_Article_.
============================================================
Theology Basics: What Is The Gospel?
- M.B. Christiansen

 - Oct 26
 - 8 min read
 
For someone new to the Christian faith, the most important thing for them to understand is a simple one: the gospel.
That was an understatement. The most important question for anyone to understand the answer to is the question of what the gospel is. I would even go so far as to say that an accurate understanding of the gospel is a prerequisite to the Christian faith. To understand and accept the gospel is to enter into the Christian faith.
Gospel is a word that is thrown around a lot in Christian circles, but what does it mean? Are we talking about the 4 books in the Bible that describe the life, death, and resurrection of Jesus? Are we talking about a genre of southern folk music? Does every church have the same version of the gospel? What do people mean when they talk about a social gospel or a prosperity gospel? Why is Paul so intense about any gospel other than the gospel of Christ? (Galatians 1:6-9)
In order to understand the gospel, first we must understand the fundamental worldview behind the Christian faith – which is based on the clear witness of the Bible itself.
The Problem of Sin
The fundamental premise of the Christian worldview is that God has created everything in the universe ex nihilo (from nothing, which has been confirmed by modern science), and that everything was perfect when he created it. According to the witness of Scripture, after God created his good world, Satan deceived the first humans and convinced them to sin by breaking the rule that God had given them.
============================================================
_Tasks for this exercise_.
A. In the article on the gospel, what does the Latin phrase "ex nihilo" mean?
B. Extend the article on the gospel, picking up after its final sentence.

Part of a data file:
============================================================
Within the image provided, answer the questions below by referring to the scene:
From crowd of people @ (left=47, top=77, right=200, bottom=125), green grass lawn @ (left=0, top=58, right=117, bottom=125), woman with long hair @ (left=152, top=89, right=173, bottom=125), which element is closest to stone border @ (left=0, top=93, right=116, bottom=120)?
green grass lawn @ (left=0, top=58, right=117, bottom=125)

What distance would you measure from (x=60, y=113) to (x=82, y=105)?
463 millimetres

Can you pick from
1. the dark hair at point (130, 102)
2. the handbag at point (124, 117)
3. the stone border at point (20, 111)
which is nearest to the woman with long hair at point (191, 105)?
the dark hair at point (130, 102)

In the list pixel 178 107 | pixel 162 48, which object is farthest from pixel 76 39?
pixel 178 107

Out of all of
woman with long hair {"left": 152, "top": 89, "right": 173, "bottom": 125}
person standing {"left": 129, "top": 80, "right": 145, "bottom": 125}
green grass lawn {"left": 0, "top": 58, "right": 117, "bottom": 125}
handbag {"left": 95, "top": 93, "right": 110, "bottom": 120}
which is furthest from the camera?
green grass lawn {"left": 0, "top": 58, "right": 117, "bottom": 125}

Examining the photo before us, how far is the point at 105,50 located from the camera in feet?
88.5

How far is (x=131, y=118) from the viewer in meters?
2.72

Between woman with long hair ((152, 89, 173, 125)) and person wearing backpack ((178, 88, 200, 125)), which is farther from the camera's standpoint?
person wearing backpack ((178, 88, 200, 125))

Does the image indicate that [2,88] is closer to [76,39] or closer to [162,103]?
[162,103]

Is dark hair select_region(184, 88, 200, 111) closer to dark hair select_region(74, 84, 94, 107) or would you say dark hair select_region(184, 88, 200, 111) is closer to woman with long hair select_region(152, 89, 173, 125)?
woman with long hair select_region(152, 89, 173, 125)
============================================================
_Results for each task_.
A. From nothing.

B.
Far more than simply choosing to pick and eat an apple, the sin committed by Adam and Eve was effectively the decision to reject God’s authority and to instead set themselves up in God’s place, determining right and wrong.
This rebellion introduced sin into God’s creation, and caused all of humankind to be born in a state of spiritual death. Because of sin, we are naturally inhibited from being able to have a relationship with God.
What the doctrine of original sin means is that we are born in a state of enmity from God, unable to have a right relationship with him because of our sin. This is the premise behind the Christian faith. Scripture is clear that all have sinned and fall short of the glory of God (Romans 3:23).
Before moving on, it is important to recognize that this understanding of humanity is fundamentally different than the spirit of our own age. The current prevailing worldview is what I will call a humanist worldview. On this view, we’re told that people are inherently good, and that most people average out to be good people (that is, they do more good than bad). We are told that we are the most important thing in our life, and that our heart will never lead us astray.
The biblical worldview, on the other hand, destroys any illusion we have of our own inherent goodness or righteousness. Scripture tells us that the heart is desperately sick and deceitful above all things (Jeremiah 17:9). No one truly does good, and all are corrupt (Psalm 14:1-3). We know what the right thing is, but so often we fail to do it (Romans 7:15-20). This is a hard truth to come to grips with, but an honest look inward tells us it is true.
We can pretend that we’re good and that we’re righteous, and we can surround ourselves with distractions that numb us to our own crippling shortcomings, but Scripture is a mirror that is held up and which shows us what we already know to be true.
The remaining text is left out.